So I give up me post in the Northwest and settled down in Winnipeg. Then the war came and I could see reasons all over the place for me joinin' up at once. First of all, though me country was America, me home was in Canada and I knew that nine-tenths of the Canucks would be friends of mine. Then secondly, wasn't I Irish, which meant gettin' into any scrap that was goin', so help me?
Well, the wife held me back at the start. She kept coaxin' me to bide a bit. She argued the States wasn't in trouble yet, so I listened with one ear, but with the other I was hearin' from all sides about the greatest free-for-all fight in the world's history, and I knew that me, Patrick M'Quire, had no business to be standin' by.
"Gas Masked," the men in the trenches throw hand grenades.
The wife wasn't well and she was always frettin' at the thought of me enlistin', so I told her I'd wait, but I warned her that it was entirely responsible she'd be if Germany tied the Allies in a show-down. I told her I was a sharpshooter with a record in the Northwest to be proud of. I asked her why she was keepin' me back. Sure, I demanded what business she had to be hamperin' the Allies' chances like that!
Well, me humor fell on deaf ears and I stayed until me own country, the United States of America, declared war, and that same afternoon, by the grace of God, I walked meself up, bought tickets for the States, packed me family aboard and two days later joined the navy.
It's compromisin' I was when I joined. I told the wife that the fear of trenches or gas attacks need never enter her heart, but I knew as well as me own name the danger on the seas of Fritz gettin' playful and stickin' a torpedo in your ribs—but why worry her?

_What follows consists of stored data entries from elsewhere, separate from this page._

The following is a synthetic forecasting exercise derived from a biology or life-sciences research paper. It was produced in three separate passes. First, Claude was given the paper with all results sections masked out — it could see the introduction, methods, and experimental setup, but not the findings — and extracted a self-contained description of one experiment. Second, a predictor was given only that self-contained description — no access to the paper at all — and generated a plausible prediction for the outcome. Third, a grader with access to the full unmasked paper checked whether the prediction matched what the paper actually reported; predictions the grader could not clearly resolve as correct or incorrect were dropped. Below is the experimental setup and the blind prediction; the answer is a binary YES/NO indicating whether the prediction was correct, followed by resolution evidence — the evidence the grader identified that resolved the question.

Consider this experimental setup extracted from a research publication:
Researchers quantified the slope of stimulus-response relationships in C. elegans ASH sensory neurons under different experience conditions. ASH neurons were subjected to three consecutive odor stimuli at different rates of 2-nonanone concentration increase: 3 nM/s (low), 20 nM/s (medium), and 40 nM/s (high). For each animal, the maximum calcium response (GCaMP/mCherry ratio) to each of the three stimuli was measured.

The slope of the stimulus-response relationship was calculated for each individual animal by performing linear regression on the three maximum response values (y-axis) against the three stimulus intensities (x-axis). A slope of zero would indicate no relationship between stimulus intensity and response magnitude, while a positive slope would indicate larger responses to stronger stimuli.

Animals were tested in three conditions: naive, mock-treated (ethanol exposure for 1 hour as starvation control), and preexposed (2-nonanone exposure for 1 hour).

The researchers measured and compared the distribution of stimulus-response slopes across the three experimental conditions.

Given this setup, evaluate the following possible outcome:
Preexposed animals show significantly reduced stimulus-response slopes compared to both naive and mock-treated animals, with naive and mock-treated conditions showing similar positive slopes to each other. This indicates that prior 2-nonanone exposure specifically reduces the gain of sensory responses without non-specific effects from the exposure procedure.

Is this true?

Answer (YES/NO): NO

Better than me prayers I knew firearms. I could take a rifle apart and put it together again with me eyes closed. I had had as many machine guns jam on me as the next fellow. I was entirely qualified to be a gunner's mate, which, I assure you, I wasted no time becomin'.
They shipped me over on a British auxiliary—a cargo ship. For the two months they held me at the trainin' station. The wife had been knittin' and knittin'! If I'd been bound straight for the North Pole I couldn't be after havin' more helmets or sweaters or socks or wristlets than she sent me. Whist! how these women do slave for us. It was askin' her not to, that I did at first, until I saw it was givin' her the only mite of pleasure she could squeeze out of me goin' away. Women is like that. They wants to be babyin' their men folks until the end of the story.